- Onllwyn Location within Neath Port Talbot
- Population: 1,194 (2011 census)
- OS grid reference: SN842102
- Principal area: Neath Port Talbot;
- Preserved county: West Glamorgan;
- Country: Wales
- Sovereign state: United Kingdom
- Post town: NEATH
- Postcode district: SA10
- Dialling code: 01639
- Police: South Wales
- Fire: Mid and West Wales
- Ambulance: Welsh
- UK Parliament: Neath;
- Senedd Cymru – Welsh Parliament: Neath;

= Onllwyn =

Village in Neath Port Talbot, Wales

Onllwyn (/cy/) is a small village and community in Neath Port Talbot, Wales, near Seven Sisters. The community area also covers the small settlements of Dyffryn Cellwen and Banwen. To the north is Coelbren, Powys, while to the east the Afon Pyrddin forms the boundaries of both Powys and the Brecon Beacons National Park.

==History==

First developed by the Romans, the local village Banwen sits astride the Roman road of Sarn Helen. There are two Roman forts and the remains of a further Roman road within the community.

Local tradition has it that St Patrick was born here and taken prisoner to Ireland by Irish raiders. A memorial stone in Banwen is the focus of celebrations and marches held on St Patrick's Day (March 17) to mark the event.

The parish was a centre of coal mining for over 200 years; there were once five pits that employed hundreds of men. Now all that remains is a coal washery and processing plant. On the route of the former Neath and Brecon Railway, there was a freight only line to the washery from the South Wales Main Line at Neath. The site of the washery (and the nearby Nant Helen surface mine) is being redeveloped as the Global Centre of Rail Excellence.

Onllwyn was involved in several 20th-century coal mining strikes which brought the town notoriety. The political, labour and cultural connections between Onllwyn and the American coal mining region of Appalachia grew into an in-person cultural exchange in the 1970s. Musical performances took place at Onllwyn Miners' Welfare Hall in 1976, including one by The Strange Creek Singers featuring American musicians Hazel Dickens, Alice Gerrard, Mike Seeger, Tracy Schwartz, and Lamar Grier. The exchange was facilitated and filmed by Helen Lewis and John Gaventa.

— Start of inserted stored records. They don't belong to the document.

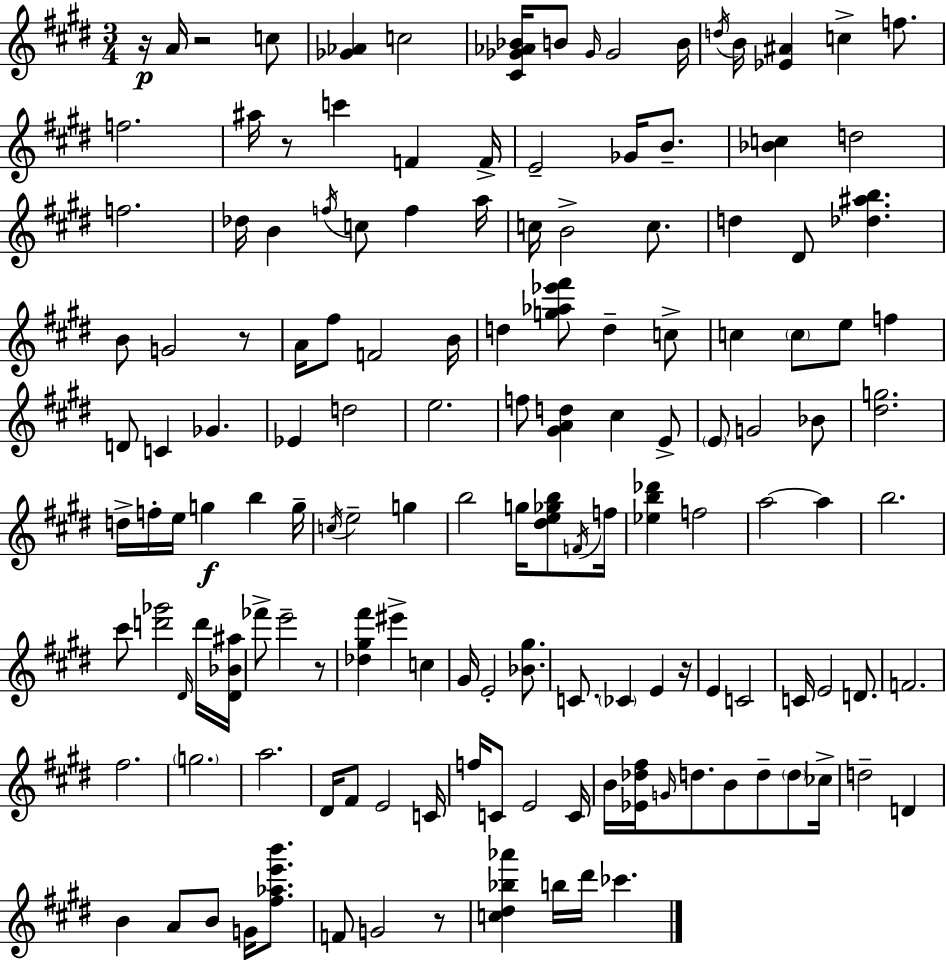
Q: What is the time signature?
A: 3/4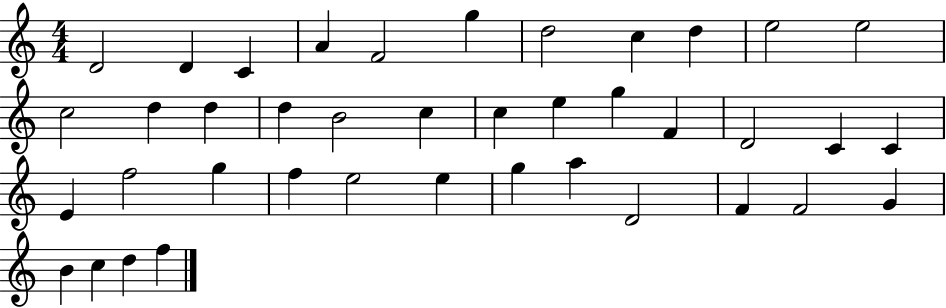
X:1
T:Untitled
M:4/4
L:1/4
K:C
D2 D C A F2 g d2 c d e2 e2 c2 d d d B2 c c e g F D2 C C E f2 g f e2 e g a D2 F F2 G B c d f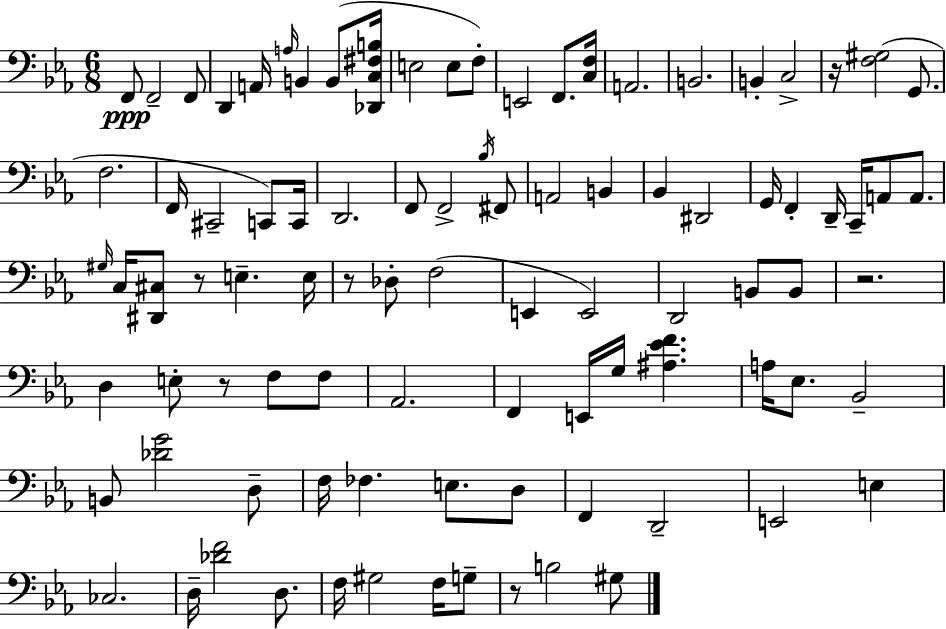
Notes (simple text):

F2/e F2/h F2/e D2/q A2/s A3/s B2/q B2/e [Db2,C3,F#3,B3]/s E3/h E3/e F3/e E2/h F2/e. [C3,F3]/s A2/h. B2/h. B2/q C3/h R/s [F3,G#3]/h G2/e. F3/h. F2/s C#2/h C2/e C2/s D2/h. F2/e F2/h Bb3/s F#2/e A2/h B2/q Bb2/q D#2/h G2/s F2/q D2/s C2/s A2/e A2/e. G#3/s C3/s [D#2,C#3]/e R/e E3/q. E3/s R/e Db3/e F3/h E2/q E2/h D2/h B2/e B2/e R/h. D3/q E3/e R/e F3/e F3/e Ab2/h. F2/q E2/s G3/s [A#3,Eb4,F4]/q. A3/s Eb3/e. Bb2/h B2/e [Db4,G4]/h D3/e F3/s FES3/q. E3/e. D3/e F2/q D2/h E2/h E3/q CES3/h. D3/s [Db4,F4]/h D3/e. F3/s G#3/h F3/s G3/e R/e B3/h G#3/e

Onllwyn was also the setting for Pride, the award-winning 2014 film written by Stephen Beresford and directed by Matthew Warchus. The movie chronicles the true story of a group of lesbian and gay activists who raised money to help families affected by the British miners' strike in 1984.

==Present==
Commanding views of the Brecon Beacons, this now semi-rural location is popular for retired people. There is a Community College, "Dove Workshops", village shop, post office, pub, and association football and rugby union teams.

==Government and politics==
Onllwyn is in the parliamentary constituency of Neath.

Following a 2020 boundary review by the Local Democracy and Boundary Commission for Wales, Onllwyn was joined by the neighbouring communities of Crynant and Seven Sisters to become 'Crynant, Onllwyn and Seven Sisters' electoral ward, effective from the 2022 local elections. Two councillors are elected to Neath Port Talbot County Borough Council.

The former ward of Onllwyn consisted of some or all of the following settlements: Banwen, Dyffryn Cellwen and Onllwyn.

Onllwyn was bounded by the wards of Abercraf and Tawe Uchaf (both in Powys) to the north; Glynneath to the southeast; and Seven Sisters to the south west.

In the 2017 local council elections, the electorate turnout was 42%. The results were:

| Candidate | Party | Votes | Status |
|---|---|---|---|
| George Cawsey | Labour | 273 | Labour hold |
| Peter Westall | Independent | 248 |  |

==Residents of note==
- Dai Francis, NUM trade unionist and father of MP Hywel Francis, was born in Onllwyn, and took as his bardic name "Dai o'r Onllwyn".